READING TEXT =>

◇ ◇ ◇ ◇ ◇

Keven Gomes

CB Benicarló
- Position: Center

Personal information
- Born: 29 October 1995 (age 30) Praia, Cape Verde
- Listed height: 2.11 m (6 ft 11 in)

Career history
- –2017: FC Porto
- 2017–2019: SC Lusitânia
- 2019–2021: Imortal Albufeira
- 2021–2022: CD Póvoa
- 2022–present: CB Benicarló

= Keven Gomes =

Cape Verdean basketball player

Keven Gomes (born 29 October 1995) is a Cape Verdean professional basketball player who plays as a center for CB Benicarló and the Cape Verde national basketball team.

==Professional career==
Gomes began his professional career in Portugal with FC Porto, making the transition from Cape Verde to the Portuguese top league in 2017.

He later played for SC Lusitânia, Imortal Albufeira, and CD Póvoa in the Liga Portuguesa de Basquetebol. In 2022, he signed with CB Benicarló in Spain, continuing his career abroad.

==International career==
Gomes has been a regular member of the Cape Verde national basketball team.

He played at AfroBasket 2015, AfroBasket 2021 qualifiers, and the 2023 FIBA Basketball World Cup, where he averaged 3.4 points and 2.6 rebounds across 5 games.

At AfroBasket 2025, Gomes contributed 4 points and 4.3 rebounds per game. In the decisive group-stage match on 19 August 2025, he scored 14 points with 7 rebounds in 19 minutes, helping Cape Verde reach the quarter-finals.

◇ ◇ ◇ ◇ ◇

INFORMATION GIVEN =>

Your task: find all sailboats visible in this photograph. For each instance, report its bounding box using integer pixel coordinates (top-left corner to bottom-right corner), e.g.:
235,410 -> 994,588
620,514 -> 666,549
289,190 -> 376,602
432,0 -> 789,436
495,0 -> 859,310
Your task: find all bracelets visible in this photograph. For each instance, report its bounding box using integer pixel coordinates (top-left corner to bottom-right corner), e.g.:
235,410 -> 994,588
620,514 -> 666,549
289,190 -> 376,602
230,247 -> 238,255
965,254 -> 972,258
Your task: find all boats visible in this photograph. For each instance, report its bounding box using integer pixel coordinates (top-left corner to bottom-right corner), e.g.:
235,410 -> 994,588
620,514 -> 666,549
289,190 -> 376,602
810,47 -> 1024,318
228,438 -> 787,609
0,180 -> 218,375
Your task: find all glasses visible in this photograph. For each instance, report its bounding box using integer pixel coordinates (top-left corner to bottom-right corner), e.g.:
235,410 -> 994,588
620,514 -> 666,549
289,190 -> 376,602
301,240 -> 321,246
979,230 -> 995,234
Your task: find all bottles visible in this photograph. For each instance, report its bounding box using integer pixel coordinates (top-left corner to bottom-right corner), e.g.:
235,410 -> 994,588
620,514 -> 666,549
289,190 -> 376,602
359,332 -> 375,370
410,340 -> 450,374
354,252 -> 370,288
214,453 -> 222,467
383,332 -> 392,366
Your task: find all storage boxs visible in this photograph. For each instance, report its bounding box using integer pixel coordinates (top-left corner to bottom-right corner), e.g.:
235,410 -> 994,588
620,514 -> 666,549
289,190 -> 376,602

◇ ◇ ◇ ◇ ◇

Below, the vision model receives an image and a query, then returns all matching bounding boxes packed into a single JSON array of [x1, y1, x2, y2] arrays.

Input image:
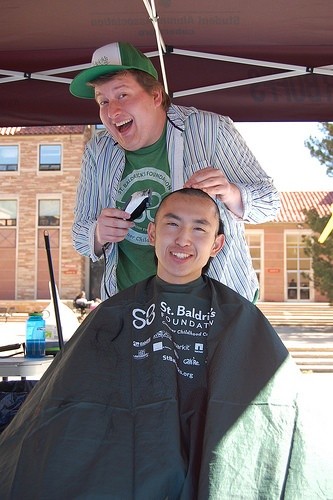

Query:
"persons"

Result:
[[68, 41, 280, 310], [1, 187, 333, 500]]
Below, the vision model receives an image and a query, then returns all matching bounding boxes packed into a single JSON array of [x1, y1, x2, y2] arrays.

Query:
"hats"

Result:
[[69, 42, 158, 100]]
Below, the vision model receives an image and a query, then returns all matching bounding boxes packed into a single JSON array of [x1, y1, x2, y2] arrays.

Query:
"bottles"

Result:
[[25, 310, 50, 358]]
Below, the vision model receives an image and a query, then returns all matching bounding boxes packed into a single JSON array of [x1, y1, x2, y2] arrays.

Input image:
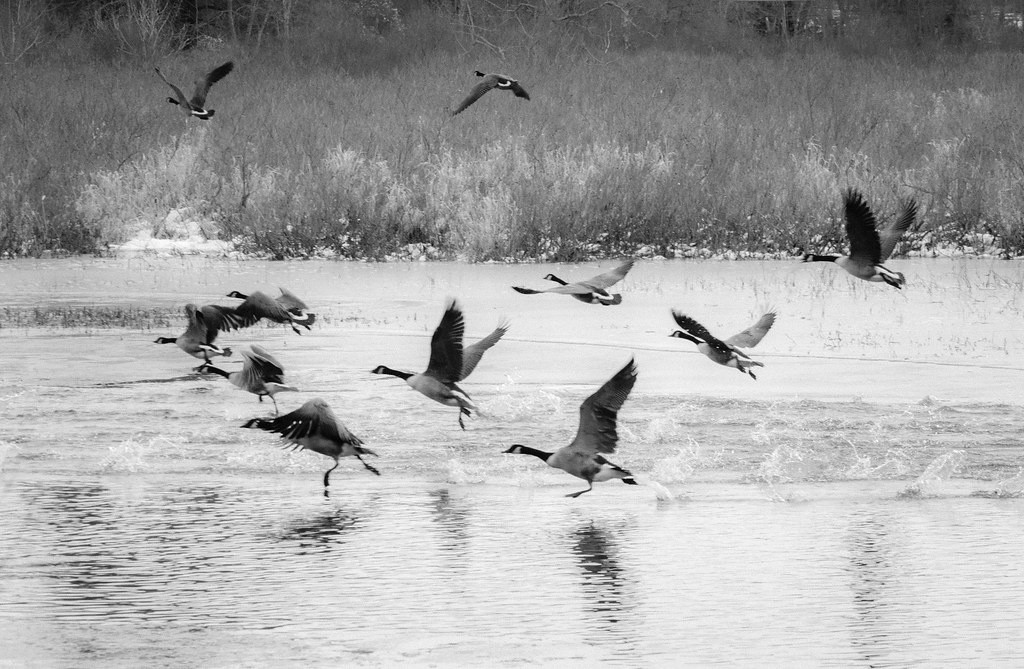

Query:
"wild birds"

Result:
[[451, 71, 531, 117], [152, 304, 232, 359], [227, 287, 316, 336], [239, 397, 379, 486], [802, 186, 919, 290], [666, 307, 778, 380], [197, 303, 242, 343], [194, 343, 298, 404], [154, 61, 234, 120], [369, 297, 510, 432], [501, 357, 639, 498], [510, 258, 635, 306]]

◇ ◇ ◇ ◇ ◇

TASK SET =>
(a) Summarize the article on Keven Gomes above in two sentences.
(b) According to the Keven Gomes article, how many points and rebounds did Gomes record in the decisive group-stage match on 19 August 2025?
(c) From the Keven Gomes article, write out everything from "Cape Verdean basketball" down to "of the Cape Verde national basketball team.".

SOLUTIONS BELOW =>
(a) Keven Gomes, born 29 October 1995, is a Cape Verdean center who plays for CB Benicarló in Spain and for the Cape Verde national team, after earlier spells in Portugal with FC Porto, SC Lusitânia, Imortal Albufeira and CD Póvoa. For his national team he has played at AfroBasket 2015, the AfroBasket 2021 qualifiers, the 2023 FIBA Basketball World Cup and AfroBasket 2025.

(b) 14 points and 7 rebounds.

(c)
Cape Verdean basketball player

Keven Gomes (born 29 October 1995) is a Cape Verdean professional basketball player who plays as a center for CB Benicarló and the Cape Verde national basketball team.

==Professional career==
Gomes began his professional career in Portugal with FC Porto, making the transition from Cape Verde to the Portuguese top league in 2017.

He later played for SC Lusitânia, Imortal Albufeira, and CD Póvoa in the Liga Portuguesa de Basquetebol. In 2022, he signed with CB Benicarló in Spain, continuing his career abroad.

==International career==
Gomes has been a regular member of the Cape Verde national basketball team.